-- START Record set --
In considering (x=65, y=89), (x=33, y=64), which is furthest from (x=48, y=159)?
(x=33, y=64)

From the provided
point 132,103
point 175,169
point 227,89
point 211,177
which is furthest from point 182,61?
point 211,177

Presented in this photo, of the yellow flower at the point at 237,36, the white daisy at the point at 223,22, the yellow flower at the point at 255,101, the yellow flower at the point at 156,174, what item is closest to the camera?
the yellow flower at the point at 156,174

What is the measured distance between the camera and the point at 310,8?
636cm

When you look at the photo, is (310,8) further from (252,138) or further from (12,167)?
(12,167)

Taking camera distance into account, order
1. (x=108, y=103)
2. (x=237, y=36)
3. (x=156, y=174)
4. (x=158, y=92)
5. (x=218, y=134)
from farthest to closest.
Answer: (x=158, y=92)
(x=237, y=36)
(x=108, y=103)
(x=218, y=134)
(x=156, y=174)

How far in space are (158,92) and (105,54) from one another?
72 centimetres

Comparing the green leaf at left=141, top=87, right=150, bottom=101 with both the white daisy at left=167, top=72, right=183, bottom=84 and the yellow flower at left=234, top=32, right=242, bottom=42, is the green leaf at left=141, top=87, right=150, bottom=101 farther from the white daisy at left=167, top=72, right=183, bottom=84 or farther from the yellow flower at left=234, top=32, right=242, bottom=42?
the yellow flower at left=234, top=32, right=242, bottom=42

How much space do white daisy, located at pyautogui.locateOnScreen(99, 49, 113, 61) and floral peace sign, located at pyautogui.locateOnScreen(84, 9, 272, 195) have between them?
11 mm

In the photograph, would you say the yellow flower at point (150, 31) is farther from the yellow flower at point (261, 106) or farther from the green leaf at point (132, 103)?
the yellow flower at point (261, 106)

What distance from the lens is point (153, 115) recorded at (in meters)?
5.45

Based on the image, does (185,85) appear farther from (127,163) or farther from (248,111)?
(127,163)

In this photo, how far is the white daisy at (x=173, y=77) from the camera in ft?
-- END Record set --
◆ **What is asked**:
Please rewrite all of the entries above, swapping "white daisy" for "white blossom" and leaving everything else unchanged.

◆ **Problem solution**:
In considering (x=65, y=89), (x=33, y=64), which is furthest from (x=48, y=159)?
(x=33, y=64)

From the provided
point 132,103
point 175,169
point 227,89
point 211,177
which is furthest from point 182,61?
point 211,177

Presented in this photo, of the yellow flower at the point at 237,36, the white blossom at the point at 223,22, the yellow flower at the point at 255,101, the yellow flower at the point at 156,174, what item is closest to the camera?
the yellow flower at the point at 156,174

What is the measured distance between the camera and the point at 310,8?
636cm

When you look at the photo, is (310,8) further from (252,138) or further from (12,167)?
(12,167)

Taking camera distance into account, order
1. (x=108, y=103)
2. (x=237, y=36)
3. (x=156, y=174)
4. (x=158, y=92)
5. (x=218, y=134)
from farthest to closest.
Answer: (x=158, y=92)
(x=237, y=36)
(x=108, y=103)
(x=218, y=134)
(x=156, y=174)

How far in space are (158,92) and (105,54) from one another?
72 centimetres

Comparing the green leaf at left=141, top=87, right=150, bottom=101 with both the white blossom at left=167, top=72, right=183, bottom=84 and the yellow flower at left=234, top=32, right=242, bottom=42, is the green leaf at left=141, top=87, right=150, bottom=101 farther from the white blossom at left=167, top=72, right=183, bottom=84 or farther from the yellow flower at left=234, top=32, right=242, bottom=42?
the yellow flower at left=234, top=32, right=242, bottom=42

How much space do white blossom, located at pyautogui.locateOnScreen(99, 49, 113, 61) and floral peace sign, located at pyautogui.locateOnScreen(84, 9, 272, 195) have between them?
11 mm

In the photograph, would you say the yellow flower at point (150, 31) is farther from the yellow flower at point (261, 106) or farther from the green leaf at point (132, 103)?
the yellow flower at point (261, 106)

What distance from the lens is point (153, 115) recorded at (in meters)?
5.45

Based on the image, does (185,85) appear farther from (127,163) or farther from (248,111)?
(127,163)

In this photo, how far is the white blossom at (x=173, y=77) from the camera in ft?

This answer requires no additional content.